● Task details
Swap "closer" for "nearer" in the data, starting at the line containing "As seen in the" and ending with the last line of the data. Return only those lines, with nothing else changed.
## START Listing
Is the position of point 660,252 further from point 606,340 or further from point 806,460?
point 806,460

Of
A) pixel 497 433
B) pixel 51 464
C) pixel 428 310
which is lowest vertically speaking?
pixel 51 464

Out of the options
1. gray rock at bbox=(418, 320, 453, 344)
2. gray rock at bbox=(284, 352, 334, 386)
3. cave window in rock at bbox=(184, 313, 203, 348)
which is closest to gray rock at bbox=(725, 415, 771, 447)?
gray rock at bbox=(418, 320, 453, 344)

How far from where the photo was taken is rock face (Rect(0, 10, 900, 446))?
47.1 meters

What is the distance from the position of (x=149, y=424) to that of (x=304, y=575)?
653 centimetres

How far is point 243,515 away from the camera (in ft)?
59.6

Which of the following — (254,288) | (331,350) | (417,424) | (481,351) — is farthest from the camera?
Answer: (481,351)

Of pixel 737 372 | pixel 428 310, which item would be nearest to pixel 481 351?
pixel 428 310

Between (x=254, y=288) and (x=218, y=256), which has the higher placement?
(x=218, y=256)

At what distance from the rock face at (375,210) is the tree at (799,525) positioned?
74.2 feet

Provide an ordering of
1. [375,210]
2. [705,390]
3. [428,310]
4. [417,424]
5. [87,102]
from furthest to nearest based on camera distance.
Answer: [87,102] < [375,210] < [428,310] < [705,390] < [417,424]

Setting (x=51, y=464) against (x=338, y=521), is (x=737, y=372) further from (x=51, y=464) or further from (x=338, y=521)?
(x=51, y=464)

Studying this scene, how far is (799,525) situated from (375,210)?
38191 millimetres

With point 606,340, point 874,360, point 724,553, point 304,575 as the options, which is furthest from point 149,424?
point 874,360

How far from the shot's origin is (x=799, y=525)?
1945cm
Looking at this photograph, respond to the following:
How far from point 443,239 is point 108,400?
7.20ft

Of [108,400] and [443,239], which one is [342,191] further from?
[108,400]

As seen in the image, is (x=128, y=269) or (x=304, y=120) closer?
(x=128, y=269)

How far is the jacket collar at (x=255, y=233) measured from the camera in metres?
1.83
## END Listing
● Response below
As seen in the image, is (x=128, y=269) or (x=304, y=120) nearer?
(x=128, y=269)

How far is the jacket collar at (x=255, y=233) measured from the camera in metres?
1.83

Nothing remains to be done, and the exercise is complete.